*Directions:*
The lines you return must be all those in the data that hold the string "matrices".

*** Data section ***

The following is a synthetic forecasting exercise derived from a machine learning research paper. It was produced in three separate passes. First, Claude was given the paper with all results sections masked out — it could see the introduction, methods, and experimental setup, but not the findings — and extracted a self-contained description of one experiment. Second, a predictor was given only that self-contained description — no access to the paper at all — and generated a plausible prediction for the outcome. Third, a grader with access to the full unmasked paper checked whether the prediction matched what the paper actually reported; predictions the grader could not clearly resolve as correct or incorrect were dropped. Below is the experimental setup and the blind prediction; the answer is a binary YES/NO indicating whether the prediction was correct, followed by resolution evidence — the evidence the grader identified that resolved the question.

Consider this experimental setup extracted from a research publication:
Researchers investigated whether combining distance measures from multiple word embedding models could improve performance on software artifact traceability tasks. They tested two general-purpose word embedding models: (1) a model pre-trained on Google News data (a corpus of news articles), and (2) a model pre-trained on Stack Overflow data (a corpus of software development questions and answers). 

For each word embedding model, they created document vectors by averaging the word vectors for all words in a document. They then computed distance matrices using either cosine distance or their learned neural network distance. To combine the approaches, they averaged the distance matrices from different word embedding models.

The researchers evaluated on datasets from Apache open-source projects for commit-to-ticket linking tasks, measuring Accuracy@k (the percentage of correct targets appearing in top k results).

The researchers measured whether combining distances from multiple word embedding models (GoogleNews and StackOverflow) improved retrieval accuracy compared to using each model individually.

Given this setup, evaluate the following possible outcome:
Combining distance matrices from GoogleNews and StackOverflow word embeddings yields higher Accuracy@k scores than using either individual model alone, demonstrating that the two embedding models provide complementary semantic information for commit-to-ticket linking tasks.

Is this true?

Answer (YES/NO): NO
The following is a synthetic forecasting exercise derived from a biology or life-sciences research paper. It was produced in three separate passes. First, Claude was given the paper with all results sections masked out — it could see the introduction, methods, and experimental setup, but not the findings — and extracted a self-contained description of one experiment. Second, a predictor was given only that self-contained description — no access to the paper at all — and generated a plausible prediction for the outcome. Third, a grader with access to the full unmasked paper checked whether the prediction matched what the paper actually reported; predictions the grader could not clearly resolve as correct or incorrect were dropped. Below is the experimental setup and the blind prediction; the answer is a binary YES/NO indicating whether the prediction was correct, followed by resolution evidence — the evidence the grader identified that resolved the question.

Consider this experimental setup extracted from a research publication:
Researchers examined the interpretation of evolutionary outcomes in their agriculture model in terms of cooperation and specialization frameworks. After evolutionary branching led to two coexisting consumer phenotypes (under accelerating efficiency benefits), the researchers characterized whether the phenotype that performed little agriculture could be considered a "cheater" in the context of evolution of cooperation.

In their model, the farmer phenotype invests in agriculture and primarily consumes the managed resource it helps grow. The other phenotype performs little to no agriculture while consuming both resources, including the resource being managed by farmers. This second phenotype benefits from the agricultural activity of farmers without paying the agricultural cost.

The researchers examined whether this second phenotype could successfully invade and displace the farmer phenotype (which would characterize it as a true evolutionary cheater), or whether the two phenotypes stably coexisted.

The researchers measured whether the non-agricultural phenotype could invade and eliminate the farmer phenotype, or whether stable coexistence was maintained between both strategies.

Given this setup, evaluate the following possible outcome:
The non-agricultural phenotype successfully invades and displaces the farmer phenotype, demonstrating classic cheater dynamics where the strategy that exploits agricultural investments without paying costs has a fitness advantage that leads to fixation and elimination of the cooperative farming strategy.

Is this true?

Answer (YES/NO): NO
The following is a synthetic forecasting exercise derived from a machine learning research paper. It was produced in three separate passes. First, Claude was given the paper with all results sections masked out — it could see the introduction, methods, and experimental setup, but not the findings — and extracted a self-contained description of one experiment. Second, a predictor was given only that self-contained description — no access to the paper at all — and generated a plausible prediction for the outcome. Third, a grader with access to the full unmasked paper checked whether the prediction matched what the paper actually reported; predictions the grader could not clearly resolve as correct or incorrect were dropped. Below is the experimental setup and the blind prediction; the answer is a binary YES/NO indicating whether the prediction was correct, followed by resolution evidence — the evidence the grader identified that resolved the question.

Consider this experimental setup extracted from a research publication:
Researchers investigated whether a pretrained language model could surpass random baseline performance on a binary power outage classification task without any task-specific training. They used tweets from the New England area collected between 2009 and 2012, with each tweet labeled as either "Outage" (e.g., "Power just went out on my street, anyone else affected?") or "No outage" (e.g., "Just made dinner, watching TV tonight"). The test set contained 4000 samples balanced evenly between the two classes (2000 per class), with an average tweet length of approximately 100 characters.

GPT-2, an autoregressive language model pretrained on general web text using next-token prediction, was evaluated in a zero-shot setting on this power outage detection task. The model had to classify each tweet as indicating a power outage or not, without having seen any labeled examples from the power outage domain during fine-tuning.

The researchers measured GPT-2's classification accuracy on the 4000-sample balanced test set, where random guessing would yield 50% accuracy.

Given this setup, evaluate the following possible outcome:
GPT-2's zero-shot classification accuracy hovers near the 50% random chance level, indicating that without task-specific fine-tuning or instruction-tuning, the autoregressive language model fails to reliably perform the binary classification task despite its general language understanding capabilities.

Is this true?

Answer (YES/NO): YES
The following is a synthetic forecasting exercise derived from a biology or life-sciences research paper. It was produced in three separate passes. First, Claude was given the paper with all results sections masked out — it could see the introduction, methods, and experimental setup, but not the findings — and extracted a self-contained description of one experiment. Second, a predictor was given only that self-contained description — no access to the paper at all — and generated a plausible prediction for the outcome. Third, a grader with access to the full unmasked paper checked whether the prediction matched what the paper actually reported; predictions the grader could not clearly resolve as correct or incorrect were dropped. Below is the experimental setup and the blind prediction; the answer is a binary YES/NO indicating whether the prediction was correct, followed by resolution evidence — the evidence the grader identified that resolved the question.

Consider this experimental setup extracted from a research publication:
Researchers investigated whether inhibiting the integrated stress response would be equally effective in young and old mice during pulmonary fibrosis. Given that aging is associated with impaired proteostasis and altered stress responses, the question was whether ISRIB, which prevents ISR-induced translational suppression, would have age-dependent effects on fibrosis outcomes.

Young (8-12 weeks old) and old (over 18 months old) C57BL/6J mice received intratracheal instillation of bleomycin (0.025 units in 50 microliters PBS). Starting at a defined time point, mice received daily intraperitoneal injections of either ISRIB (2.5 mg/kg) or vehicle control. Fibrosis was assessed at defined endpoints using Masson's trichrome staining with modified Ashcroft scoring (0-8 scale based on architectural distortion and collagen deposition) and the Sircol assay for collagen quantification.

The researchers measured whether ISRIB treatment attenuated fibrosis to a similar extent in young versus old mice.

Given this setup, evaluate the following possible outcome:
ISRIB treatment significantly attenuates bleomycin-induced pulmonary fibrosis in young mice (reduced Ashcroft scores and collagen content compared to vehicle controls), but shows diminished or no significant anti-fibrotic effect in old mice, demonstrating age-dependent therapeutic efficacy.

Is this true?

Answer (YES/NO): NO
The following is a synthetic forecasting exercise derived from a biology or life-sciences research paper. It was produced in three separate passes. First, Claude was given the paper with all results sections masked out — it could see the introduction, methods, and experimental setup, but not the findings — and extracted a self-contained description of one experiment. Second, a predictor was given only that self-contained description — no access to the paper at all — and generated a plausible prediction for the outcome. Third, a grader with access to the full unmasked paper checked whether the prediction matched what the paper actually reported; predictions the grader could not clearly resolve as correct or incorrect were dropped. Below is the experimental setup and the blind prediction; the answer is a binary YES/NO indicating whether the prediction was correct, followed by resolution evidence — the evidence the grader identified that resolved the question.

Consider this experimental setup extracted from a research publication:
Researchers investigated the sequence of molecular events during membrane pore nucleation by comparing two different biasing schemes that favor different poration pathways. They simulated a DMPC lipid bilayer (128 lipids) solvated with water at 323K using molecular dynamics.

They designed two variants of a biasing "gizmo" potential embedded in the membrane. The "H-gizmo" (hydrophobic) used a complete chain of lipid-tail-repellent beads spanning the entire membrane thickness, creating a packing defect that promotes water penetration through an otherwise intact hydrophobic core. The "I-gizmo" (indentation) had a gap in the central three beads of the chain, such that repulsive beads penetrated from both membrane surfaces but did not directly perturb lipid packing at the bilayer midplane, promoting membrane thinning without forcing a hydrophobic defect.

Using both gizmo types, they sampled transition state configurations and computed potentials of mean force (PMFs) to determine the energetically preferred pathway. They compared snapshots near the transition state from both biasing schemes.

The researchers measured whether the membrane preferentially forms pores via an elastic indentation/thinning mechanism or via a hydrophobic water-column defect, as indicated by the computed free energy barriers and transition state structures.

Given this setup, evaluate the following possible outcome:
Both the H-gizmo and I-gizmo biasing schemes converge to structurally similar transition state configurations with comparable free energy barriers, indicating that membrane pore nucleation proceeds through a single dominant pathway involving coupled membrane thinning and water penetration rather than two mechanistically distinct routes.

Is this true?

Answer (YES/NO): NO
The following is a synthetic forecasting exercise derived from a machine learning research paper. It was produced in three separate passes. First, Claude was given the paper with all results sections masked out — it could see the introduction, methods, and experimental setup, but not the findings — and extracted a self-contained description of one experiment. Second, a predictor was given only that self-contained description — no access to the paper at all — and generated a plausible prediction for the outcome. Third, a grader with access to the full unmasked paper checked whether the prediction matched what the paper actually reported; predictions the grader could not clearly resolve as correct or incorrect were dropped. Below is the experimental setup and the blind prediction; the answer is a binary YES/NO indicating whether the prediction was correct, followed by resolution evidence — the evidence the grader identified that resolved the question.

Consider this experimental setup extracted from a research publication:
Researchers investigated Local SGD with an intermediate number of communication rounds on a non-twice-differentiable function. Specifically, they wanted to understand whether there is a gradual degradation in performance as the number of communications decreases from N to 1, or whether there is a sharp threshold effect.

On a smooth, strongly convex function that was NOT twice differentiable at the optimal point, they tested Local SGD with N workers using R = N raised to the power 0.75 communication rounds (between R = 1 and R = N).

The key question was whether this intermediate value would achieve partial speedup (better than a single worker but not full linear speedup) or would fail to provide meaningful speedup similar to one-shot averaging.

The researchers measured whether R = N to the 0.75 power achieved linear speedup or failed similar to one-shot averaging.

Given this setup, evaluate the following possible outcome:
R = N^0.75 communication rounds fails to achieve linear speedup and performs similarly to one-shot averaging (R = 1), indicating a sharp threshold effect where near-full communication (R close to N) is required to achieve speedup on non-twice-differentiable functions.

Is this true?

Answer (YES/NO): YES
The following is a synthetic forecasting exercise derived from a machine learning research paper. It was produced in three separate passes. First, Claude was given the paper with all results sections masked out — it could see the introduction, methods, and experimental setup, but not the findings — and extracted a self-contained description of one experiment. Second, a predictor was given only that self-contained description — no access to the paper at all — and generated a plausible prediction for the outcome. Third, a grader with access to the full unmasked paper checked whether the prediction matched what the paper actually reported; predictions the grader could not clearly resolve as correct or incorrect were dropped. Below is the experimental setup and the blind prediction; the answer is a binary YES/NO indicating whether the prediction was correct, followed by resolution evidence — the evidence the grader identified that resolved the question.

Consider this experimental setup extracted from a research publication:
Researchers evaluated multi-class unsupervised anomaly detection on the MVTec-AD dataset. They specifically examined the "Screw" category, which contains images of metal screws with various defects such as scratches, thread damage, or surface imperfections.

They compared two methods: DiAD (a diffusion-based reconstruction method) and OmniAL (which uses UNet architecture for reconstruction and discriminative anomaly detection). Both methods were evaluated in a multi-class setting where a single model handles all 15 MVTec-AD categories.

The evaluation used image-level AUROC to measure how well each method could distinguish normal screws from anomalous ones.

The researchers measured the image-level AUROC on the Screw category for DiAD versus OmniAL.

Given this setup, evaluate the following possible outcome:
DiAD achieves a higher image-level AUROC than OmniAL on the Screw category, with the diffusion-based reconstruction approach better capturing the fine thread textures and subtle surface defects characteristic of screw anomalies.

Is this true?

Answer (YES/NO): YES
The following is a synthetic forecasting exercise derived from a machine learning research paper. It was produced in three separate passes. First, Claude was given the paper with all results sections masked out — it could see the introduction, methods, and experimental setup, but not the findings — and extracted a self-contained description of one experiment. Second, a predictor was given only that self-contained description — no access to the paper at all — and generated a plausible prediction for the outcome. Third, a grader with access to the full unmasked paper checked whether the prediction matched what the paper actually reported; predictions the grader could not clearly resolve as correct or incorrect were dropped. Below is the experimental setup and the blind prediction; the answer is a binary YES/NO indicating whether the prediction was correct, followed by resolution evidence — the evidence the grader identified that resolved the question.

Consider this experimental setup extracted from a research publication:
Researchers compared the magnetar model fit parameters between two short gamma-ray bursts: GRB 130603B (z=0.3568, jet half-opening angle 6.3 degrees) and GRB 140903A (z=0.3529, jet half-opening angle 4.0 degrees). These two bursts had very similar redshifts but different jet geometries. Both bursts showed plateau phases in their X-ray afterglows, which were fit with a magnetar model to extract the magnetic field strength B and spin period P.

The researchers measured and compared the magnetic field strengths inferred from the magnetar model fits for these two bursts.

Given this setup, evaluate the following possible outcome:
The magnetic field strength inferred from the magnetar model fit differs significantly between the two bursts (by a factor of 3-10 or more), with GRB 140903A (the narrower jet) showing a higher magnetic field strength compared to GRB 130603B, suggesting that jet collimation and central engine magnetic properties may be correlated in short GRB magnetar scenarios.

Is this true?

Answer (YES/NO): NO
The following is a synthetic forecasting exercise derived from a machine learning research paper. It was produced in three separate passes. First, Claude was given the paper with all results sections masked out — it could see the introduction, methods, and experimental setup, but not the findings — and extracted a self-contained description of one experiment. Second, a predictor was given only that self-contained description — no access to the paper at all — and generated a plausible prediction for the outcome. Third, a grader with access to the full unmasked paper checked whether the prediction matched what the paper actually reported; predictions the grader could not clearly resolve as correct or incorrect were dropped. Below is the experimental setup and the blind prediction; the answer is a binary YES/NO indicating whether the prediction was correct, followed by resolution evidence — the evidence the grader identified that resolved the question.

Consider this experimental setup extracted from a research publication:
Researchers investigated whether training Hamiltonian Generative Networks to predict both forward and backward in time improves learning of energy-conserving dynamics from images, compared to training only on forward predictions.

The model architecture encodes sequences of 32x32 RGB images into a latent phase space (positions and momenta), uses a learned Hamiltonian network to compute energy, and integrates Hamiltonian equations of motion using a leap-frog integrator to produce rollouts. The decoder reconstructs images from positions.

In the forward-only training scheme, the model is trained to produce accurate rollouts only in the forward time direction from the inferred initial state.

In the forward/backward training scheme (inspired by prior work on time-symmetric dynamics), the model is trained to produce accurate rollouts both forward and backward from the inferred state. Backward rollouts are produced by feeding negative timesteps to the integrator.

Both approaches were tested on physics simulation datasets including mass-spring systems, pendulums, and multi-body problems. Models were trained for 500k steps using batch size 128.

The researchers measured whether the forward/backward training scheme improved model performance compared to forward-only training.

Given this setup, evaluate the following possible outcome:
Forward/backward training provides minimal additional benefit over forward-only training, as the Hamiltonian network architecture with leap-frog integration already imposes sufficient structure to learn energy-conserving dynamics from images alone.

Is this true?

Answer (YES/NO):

***

*Task result:*
For each word embedding model, they created document vectors by averaging the word vectors for all words in a document. They then computed distance matrices using either cosine distance or their learned neural network distance. To combine the approaches, they averaged the distance matrices from different word embedding models.
Combining distance matrices from GoogleNews and StackOverflow word embeddings yields higher Accuracy@k scores than using either individual model alone, demonstrating that the two embedding models provide complementary semantic information for commit-to-ticket linking tasks.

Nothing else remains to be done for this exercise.